![]() |
Lightwaves By: Lois Hutchinson ----THEATRICAL LIGHTING FIXTURES |
For sheer drama, retail lighting designers look to the theater. The impact of pattern projectors, color washes and automated lighting fixtures is proven. But these fixtures were not originally designed for permanent installations. Themed venues have driven their evolution, increasing reliability, life and energy efficiency. Today, theatrical-type archi- tectural fixtures create animation, mood and intensity in thousands of retail experiences."
The Madison, Wis., Sentry Foods supermarket is divided into "shops" to evoke a neighborhood marketplace feel. Lighting designer Marty Peck, Creative Lighting (Milwaukee), used pattern projectors in the produce area to contend with the low ceiling height while lending "outdoor" ambience. Pattern projectors use slide projector-type reflectors and lenses to cast an image onto a surface. The lenses are adjusted to focus the image precisely, and the patterns (like slides) can be changed. Punched-out metal gobos, color filters, lithographed glass and vivid dichroics all come in standard and custom patterns.
An existing header jutting down from the ceiling bisected the space, says Peck. "I saw it as an opportunity to promote this outdoors/indoors feel. Projection luminaires throw abstract clouds onto the flat surface, giving it texture, or a three-dimensional feel. It goes well with the meadow mural just behind, instead of blocking it, so it worked out in a number of ways."
Should Sentry Foods choose to remodel, the cloud gobo and straw-yellow color filter can be replaced with artwork, a logo or signage. Peck calls it "intense wallpaper." The metal halide pattern projector he chose, from ETC (Middleton, Wis.), is more practical than the original halogen version developed for the theater: Four times the lamp life means replacing bulbs less often; it consumes two-thirds less energy and runs much cooler.
Also, Peck animated Sentry's seafood "shop." "We brought in these same projectors with blue filters and wave-like templates to create an underwater theme. Animation wheels, which are fairly inexpensive, fit into the template slot and rotate the gobo," he says. "It's almost like light dancing through water This little bit of liveliness draws your eye into the space."

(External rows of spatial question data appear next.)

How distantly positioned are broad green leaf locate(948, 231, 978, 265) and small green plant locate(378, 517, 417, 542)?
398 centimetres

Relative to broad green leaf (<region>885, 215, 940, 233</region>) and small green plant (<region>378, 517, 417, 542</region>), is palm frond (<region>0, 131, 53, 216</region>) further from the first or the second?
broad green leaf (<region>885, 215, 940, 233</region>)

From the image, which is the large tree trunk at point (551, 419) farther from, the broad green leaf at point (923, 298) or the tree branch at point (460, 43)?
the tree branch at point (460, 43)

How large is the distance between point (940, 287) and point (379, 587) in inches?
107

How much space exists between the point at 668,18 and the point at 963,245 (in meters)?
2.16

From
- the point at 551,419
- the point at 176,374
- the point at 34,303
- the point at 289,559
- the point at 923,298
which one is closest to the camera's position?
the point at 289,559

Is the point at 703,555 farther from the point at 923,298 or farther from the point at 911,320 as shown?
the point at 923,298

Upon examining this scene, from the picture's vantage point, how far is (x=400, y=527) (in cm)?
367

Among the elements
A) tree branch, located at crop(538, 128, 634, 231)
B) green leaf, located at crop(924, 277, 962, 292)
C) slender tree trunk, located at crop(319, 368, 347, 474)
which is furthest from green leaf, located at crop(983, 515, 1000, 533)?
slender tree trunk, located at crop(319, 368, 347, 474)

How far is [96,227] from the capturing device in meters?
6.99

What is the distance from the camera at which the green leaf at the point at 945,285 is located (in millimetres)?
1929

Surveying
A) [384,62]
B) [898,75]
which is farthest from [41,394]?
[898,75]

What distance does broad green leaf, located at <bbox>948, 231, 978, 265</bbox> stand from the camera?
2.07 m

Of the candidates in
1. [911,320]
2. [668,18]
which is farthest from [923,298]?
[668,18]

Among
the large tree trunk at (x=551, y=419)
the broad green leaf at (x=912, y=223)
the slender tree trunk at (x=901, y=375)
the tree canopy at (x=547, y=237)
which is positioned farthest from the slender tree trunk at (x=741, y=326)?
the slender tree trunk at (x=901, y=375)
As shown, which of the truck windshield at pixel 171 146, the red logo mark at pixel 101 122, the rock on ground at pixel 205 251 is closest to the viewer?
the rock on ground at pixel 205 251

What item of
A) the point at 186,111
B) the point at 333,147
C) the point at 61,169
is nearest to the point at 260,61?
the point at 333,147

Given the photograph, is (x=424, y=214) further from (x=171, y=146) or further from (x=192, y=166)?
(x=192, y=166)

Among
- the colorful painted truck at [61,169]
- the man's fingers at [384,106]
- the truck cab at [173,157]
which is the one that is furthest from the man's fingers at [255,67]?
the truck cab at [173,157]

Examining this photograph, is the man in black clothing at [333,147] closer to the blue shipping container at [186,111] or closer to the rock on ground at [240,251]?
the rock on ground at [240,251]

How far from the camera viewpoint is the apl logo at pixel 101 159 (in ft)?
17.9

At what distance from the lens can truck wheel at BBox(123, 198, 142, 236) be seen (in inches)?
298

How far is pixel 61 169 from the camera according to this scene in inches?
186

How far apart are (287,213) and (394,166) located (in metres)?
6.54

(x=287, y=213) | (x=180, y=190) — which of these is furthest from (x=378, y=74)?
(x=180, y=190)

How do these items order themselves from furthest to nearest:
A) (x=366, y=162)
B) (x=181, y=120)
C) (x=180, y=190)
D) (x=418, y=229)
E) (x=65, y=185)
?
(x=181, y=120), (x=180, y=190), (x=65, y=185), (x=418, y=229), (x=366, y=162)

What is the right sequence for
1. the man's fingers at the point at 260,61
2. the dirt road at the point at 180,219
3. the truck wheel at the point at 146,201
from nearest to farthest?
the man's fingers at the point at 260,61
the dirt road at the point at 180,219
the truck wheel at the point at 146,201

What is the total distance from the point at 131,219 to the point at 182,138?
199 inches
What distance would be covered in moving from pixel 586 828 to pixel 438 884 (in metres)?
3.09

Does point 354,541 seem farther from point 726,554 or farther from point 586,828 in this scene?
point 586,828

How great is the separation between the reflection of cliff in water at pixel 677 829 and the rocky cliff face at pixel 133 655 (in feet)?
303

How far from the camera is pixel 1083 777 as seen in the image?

Marsha Stern, president of Marsha Stern Lighting Design and Consulting Inc. (New York), joined the melee at the FAO Schwarz flagship store in New York. She exploited inexpensive halogen pattern projectors, as well as rock 'n' roll-type automated fixtures, to add flash and fantasy to the Star Wars Episode I and Nickelodeon boutiques. "The automated equipment gives that movement of light and changing saturated color that create visual excitement," Stern says, "something that will attract people from 50 feet away."
In the Star Wars boutique, color washes from Iridium automated fixtures, an ETC line, swoop and play across the walls, floor and spaceships. "They let me turn the lights out in the ceiling and work from a dark palette," says Stern, "Lighting in the wall units adequately illuminates the merchandise without taking away from the overall dark, spacey ambience."
For the Nickelodeon brand, "they took a heavily trafficked aisle space in the center of the main floor, and wanted something to make it stand out from all these other high-impact areas that enveloped it." Stern chose automated color wash lights with on-board controllers from Martin Professional (Hollywood, Fla,). "You can get more lights out of your budget if you don't have to pay for a control system, too," she adds.
Theatrical-type lighting fixtures are generally pricey, and with automated fixtures there's the added cost of programming. Because of their complex electronics, optics and motors, automated fixtures can be higher maintenance (although this is becoming less of an issue as the technology evolves]. According to Paul Gregory, principal of Focus Lighting (New York), "Some owners just want that level of excitement. They really want, as we do, to put the patron on a stage - to create a theatrical environment that the viewer is part of."
Gregory specified a highly versatile moving-mirror automated fixture for the atrium of the U.S. flagship H&M store in Manhattan. "They came to us for a big splash," he says, "something that would create excitement on Fifth Avenue," At the top of the huge three-story atrium in the middle of the first floor, six Italian Clay Paky fixtures create spiraling, changing patterns and color washes on the walls and floor Gregory says, "The beams move-and-hold about every 15 seconds," adding a lot of kinetic energy.
As they go around, the fixtures also highlight various products. When all six come to rest on a single black dress, they're pouring on 300 to 400 footcandles:
"It's simply brighter than anything on Fifth Avenue," says Gregory. "Whether we're streaking the wall for texture or projecting patterns on the floor or changing colors and aiming to light the product like a sculpture - it's really endless how much we can achieve,"
Marsha Stern Lighting Design and Consulting Inc. (New York) infused the FAO Schwarz flagship in New York with flash and fantasy, courtesy of inexpensive halogen pattern projectors and rock 'n' roll-type automated fixtures.